Thursday, October 14, 2010
The Lessons Of Chile's Miracle Rescue Operation
HT Drew M.The leadership of Chile President Sebastian Pinera, believing fiercely in globalization and free markets, and not believing in limits, seemed to make a critical difference.
Pinera refused to shut out foreign expertise. As the world focused on Chile's miners underground, the rescue operation above was characterized by an Apollo 13-like sense of mission. Failure was not an option...Pinera also grasped the importance of just being on hand and transparent. The Chileans communicated clearly with both the miners and the outside world about what was happening. One of the first three holes drilled by rescuers was for communication.
Pinera spent a lot of time at the remote desert site. He was there when the incredible discovery of life was made, and he assured the miners the long wait for their rescue was strictly geological and logistical — not bureaucratic. He gave everyone hope by being engaged and involved.
By sad contrast, Obama stayed far away from the Gulf during the BP spill, as if to deny it, and made only a few brief appearances later.
Sadder still is what happens in China, where miners are routinely left for dead after mines collapse — a big reason more than 2,000 parish in such accidents each year.

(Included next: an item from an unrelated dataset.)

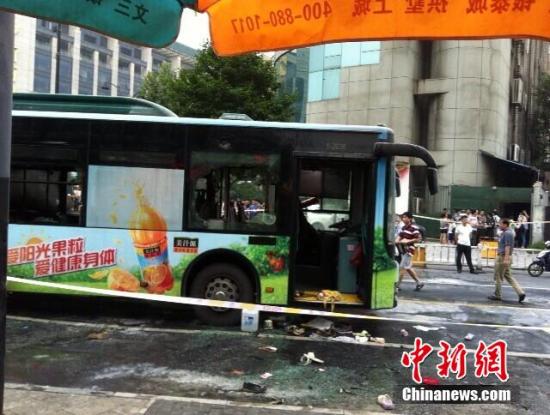 7��5��17�r(sh��)15�����㽭���ݵ�һ�v7·����܇������߅��һ��؛��˾�T�ڰl(f��)��ȼ����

"Lucky people who were born in Chile. ... If it was us, we would definitely have been buried alive and died," a Chinese wrote on the Internet, as quoted by the Christian Science Monitor.
Pinera is different. He focused on avoiding conflict and laying blame while the rescue was still on. He took accountability himself by firing incompetent inspectors on his own side, but didn't condemn business or shut down an entire industry, as Obama did with his Gulf moratorium, only now being lifted.
Pinera worked with local officials instead of bickering with them or throwing up bureaucratic obstacles because they belonged to the wrong party. Sadly, that's what Obama did with Louisiana Gov. Bobby Jindal, who had to take matters into his own hands in building berms when Louisiana's coast was threatened by the April spill.